== What the task requires ==
In the Derek Cecil profile, which role did he play on the Netflix series House of Cards?

- Born: January 5, 1973 (age 53) Amarillo, Texas, U.S.
- Education: University of Houston, Clear Lake (BFA); American Conservatory Theater (MFA);
- Occupation: Actor
- Years active: 1995–present

= Derek Cecil =

American actor

Derek Cecil (born January 5, 1973) is an American actor. He played the role of Seth Grayson on the Netflix series House of Cards, starred in the short-lived series Push, Nevada and The Beat, and made several appearances in the series Pasadena and Banshee.

He is also in the Showtime series Black Monday as Detective Lester.

==Early life==
Cecil was born in Amarillo, Texas. He graduated from the University of Houston and the American Conservatory Theater. He graduated from William H. Taft High School in San Antonio, Texas.

== Data excerpts ==

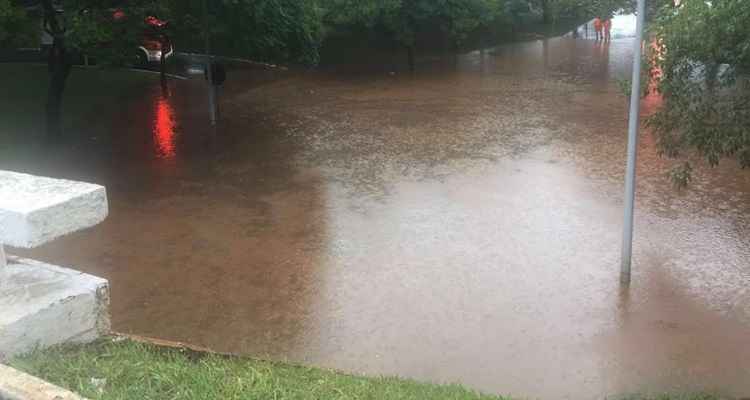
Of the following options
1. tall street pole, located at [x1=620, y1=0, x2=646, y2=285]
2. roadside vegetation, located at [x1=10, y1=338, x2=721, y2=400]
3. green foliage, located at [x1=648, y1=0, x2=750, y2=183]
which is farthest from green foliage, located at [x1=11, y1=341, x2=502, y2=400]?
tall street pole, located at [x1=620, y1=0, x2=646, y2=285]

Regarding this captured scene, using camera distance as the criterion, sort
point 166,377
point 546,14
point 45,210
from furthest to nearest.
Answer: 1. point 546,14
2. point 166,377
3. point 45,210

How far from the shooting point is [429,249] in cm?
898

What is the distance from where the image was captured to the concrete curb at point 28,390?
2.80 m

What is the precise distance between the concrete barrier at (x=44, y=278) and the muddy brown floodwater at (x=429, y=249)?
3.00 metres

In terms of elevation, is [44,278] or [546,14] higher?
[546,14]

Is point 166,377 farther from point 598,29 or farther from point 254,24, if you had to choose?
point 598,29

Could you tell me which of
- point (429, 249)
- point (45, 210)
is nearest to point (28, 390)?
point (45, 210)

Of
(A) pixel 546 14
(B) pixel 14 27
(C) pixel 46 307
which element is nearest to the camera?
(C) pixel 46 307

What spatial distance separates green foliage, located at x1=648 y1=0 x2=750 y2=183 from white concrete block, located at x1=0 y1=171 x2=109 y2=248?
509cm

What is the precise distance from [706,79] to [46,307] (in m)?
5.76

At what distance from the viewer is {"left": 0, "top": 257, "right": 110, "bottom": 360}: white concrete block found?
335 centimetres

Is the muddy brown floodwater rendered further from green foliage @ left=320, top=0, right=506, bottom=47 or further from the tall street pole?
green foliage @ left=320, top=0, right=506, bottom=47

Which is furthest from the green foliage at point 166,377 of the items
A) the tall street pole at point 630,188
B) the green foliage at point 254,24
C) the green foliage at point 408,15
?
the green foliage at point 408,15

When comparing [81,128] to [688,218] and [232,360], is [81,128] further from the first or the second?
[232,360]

== Task output ==
Seth Grayson